I eyed his boots and coat.
“You want me to go?” he asked.
“No. I don’t.” I wanted him here. If I was stuck feeling all this anger and uncertainty and . . . and helplessness, I at least wanted the comfort of his body with me. And maybe not only comfort. Maybe the release. A chance to take all this aggression I felt toward him and do something with it. Something if not productive, then at least entertaining.
“Take your boots off,” I said. When he set them aside, his socked feet flexing, I said, “Take off your coat.” It hit the cushion beside me. “Take off your sweater . . . Your socks . . . Take off your shirt.”
He was standing now, stripping away his undershirt with a slow, smooth pull, staring down at me. I got to my feet. As I stroked his arms, his chest, his throat, he merely watched, hands at his sides. I let my palms roam low, all the way down his belly, and twined my fingers around his thick belt.
“Thought you were pissed at me,” he murmured, and his voice gave him away. Light words not matching the weighty pitch of his excitement.
“I am.” Fingers still wrapped around his belt, I took a step back. Another. Led him all the way to my bedroom then turned him around. He matched my paces until I had him backed against the bed. I let him go, gave him a soft push. He dropped onto the mattress with a bounce, a smile hiding behind his lips in the ambient light.
I stripped. Not down to the beautiful matching floral bra and panties I’d bought for this, our supposed romantic reunion. I stripped instead down to my crappy travel underwear—a tired old beige bra and navy boy shorts one level nicer than ones I might wear during my period.
Tonight wasn’t about seduction, or exploration, or indulgence. Tonight, I wasn’t after a man who’d uncover all my desires and shape h
imself to meet them.
Tonight I was after something I’d never have guessed I’d want: a man’s aggression, aimed right at me.
And I wanted it so bad it hurt.
Chapter Seventeen
What do you need?
I saw the question in his dark eyes, in that dim room, but for once he didn’t give it voice.
Perhaps he could sense it was the last thing I wanted right now—to be catered to. To be granted whatever I wished of his body, while I was still pissed that my wishes regarding his actions were falling on such willfully deaf ears.
I ditched my bra and panties, and straddled him there at the edge of the mattress. Heat bloomed at the sensation of his clothed thighs against my bare ones, but this fire was more than mere lust.
Those big hands kept me in place, firm at my waist, while our kiss was anything but steady. His hair was between my fingers, our mouths clashing, tongues fighting. Against my naked sex, he was hard, erection pressing into me along with his fly and belt buckle. I felt aggression in him, but no anger. In my own body I felt the anger. The frustration. Resentment. And it felt goddamn good, rubbing right up against his cock.
I wanted him now, now. But more than that, I wanted him to take control for once.

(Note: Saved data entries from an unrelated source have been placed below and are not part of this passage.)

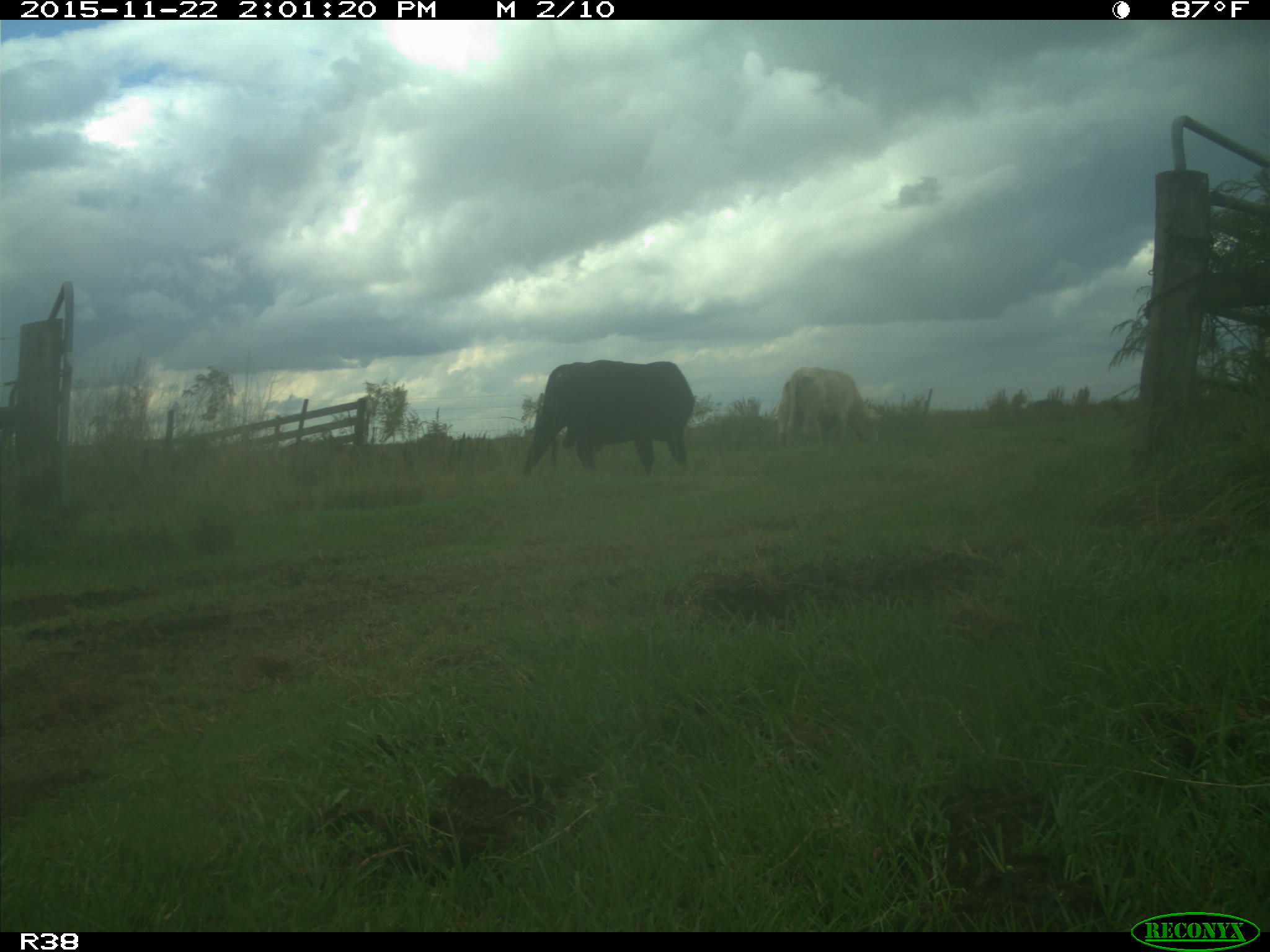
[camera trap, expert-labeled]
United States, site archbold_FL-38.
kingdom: Animalia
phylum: Chordata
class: Mammalia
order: Artiodactyla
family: Bovidae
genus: Bos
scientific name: Bos taurus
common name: domestic cow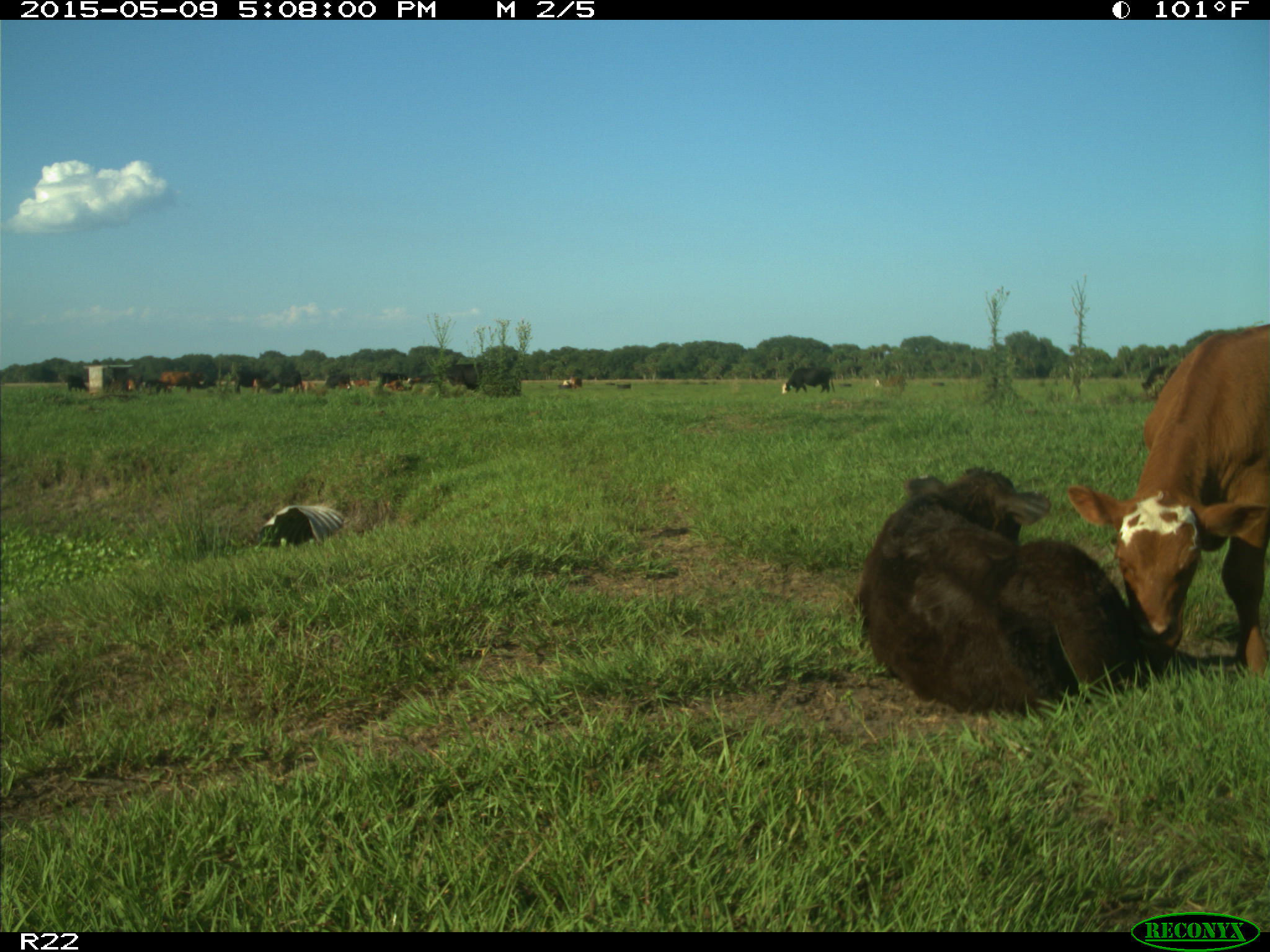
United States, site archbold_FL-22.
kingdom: Animalia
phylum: Chordata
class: Mammalia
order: Artiodactyla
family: Bovidae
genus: Bos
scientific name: Bos taurus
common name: domestic cow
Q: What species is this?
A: Bos taurus (domestic cow).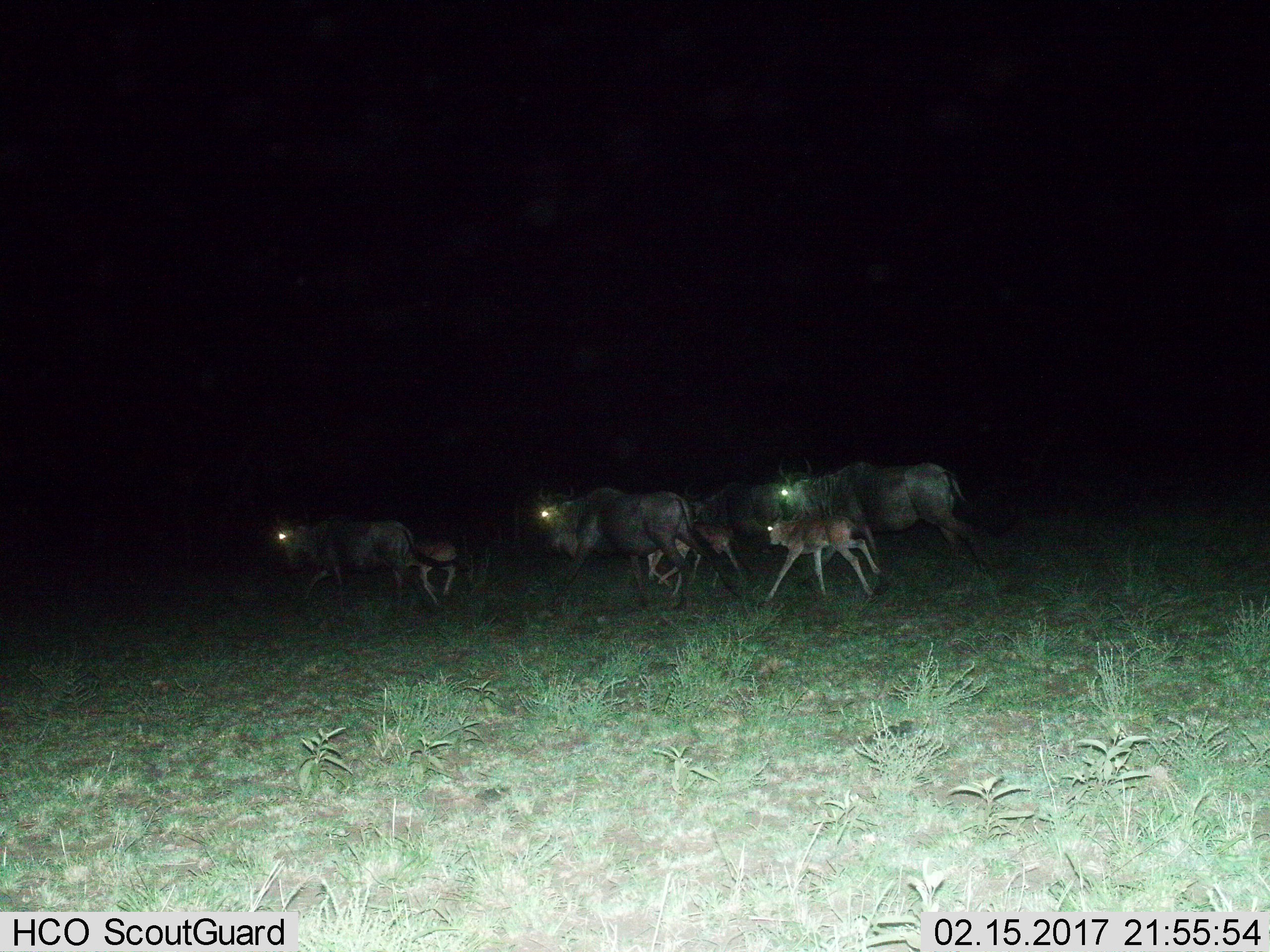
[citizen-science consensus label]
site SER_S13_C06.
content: unidentified animal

We kissed for ages, well past the point when I felt the wetness between my skin and his fly, well past the point when I might normally have invited him to take things further. We kissed until my lips were tender and my core was aching, until he had to be in pain, taunted by long minutes of stifled friction.

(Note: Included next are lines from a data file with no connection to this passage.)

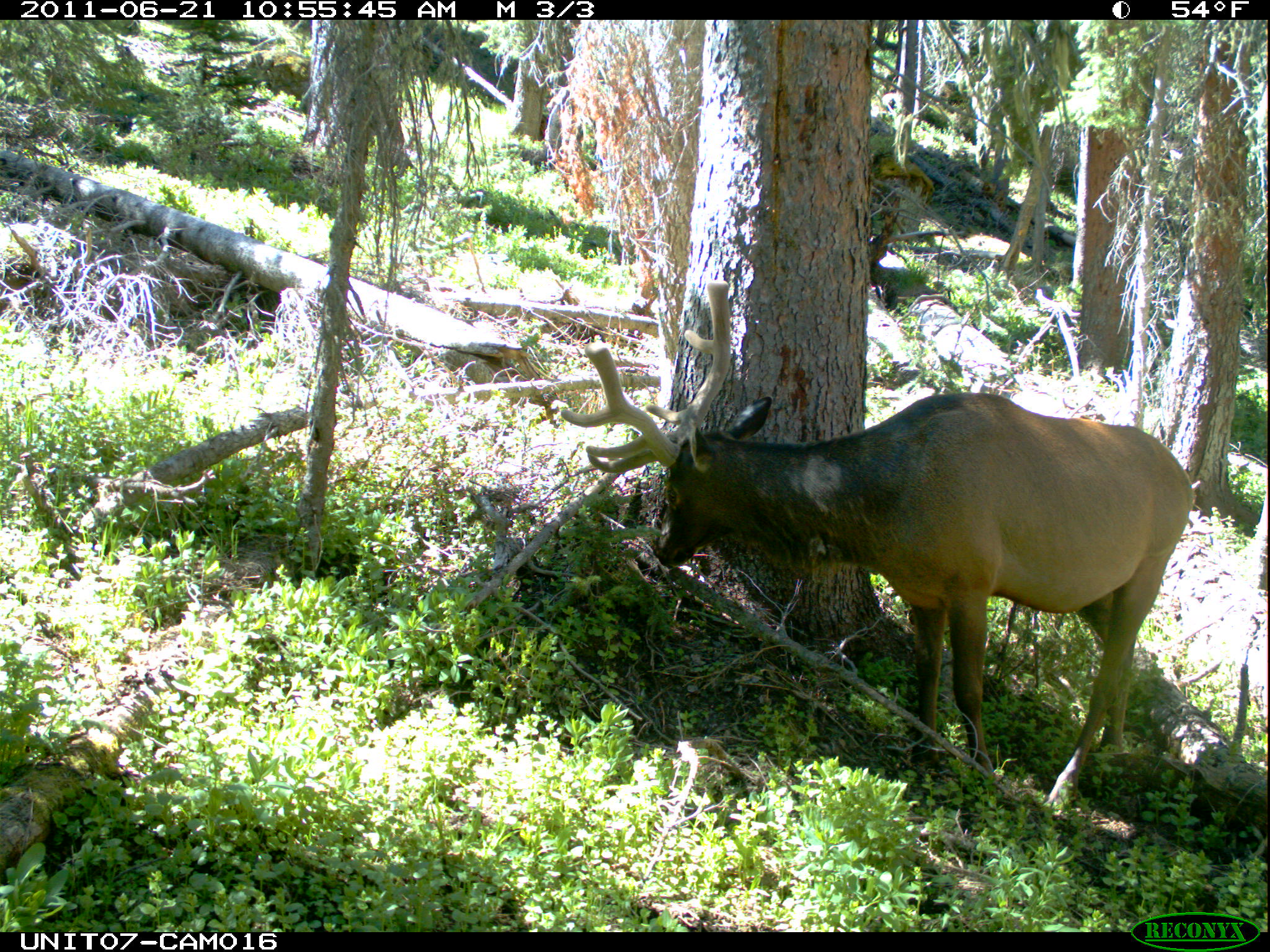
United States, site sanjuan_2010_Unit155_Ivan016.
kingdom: Animalia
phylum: Chordata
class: Mammalia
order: Artiodactyla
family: Cervidae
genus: Cervus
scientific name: Cervus elaphus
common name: red deer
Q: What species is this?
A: Cervus elaphus (red deer).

Then finally, just as I was ready to claw him from the wanting, he made a move.
His hands gripped my butt, and he heaved me bodily to the side, onto the covers. Grabbed one of my ankles and hauled my legs wide so he could kneel between them. He worked at his buckle, forearms flexing, and it was the hottest thing I’d ever seen—him sliding that thick length of leather out and tossing it to the floor. A button was freed, a zipper lowered. He shoved his jeans down just enough to frame his straining cock in black cotton, and then that big body was descending on mine.
I’d missed his voice all that time we’d kissed, and he gave it to me now. Not in words—not in the usual requests to hear my desires—but in moans. Rough ones, grunting sounds that steamed against my throat in time with his flexing hips. He taunted me with his cock, every inch as hard as I’d ever felt it, his shorts growing wet from me. I felt his zipper, too, just a hint, and the thick denim of his fly teased my labia.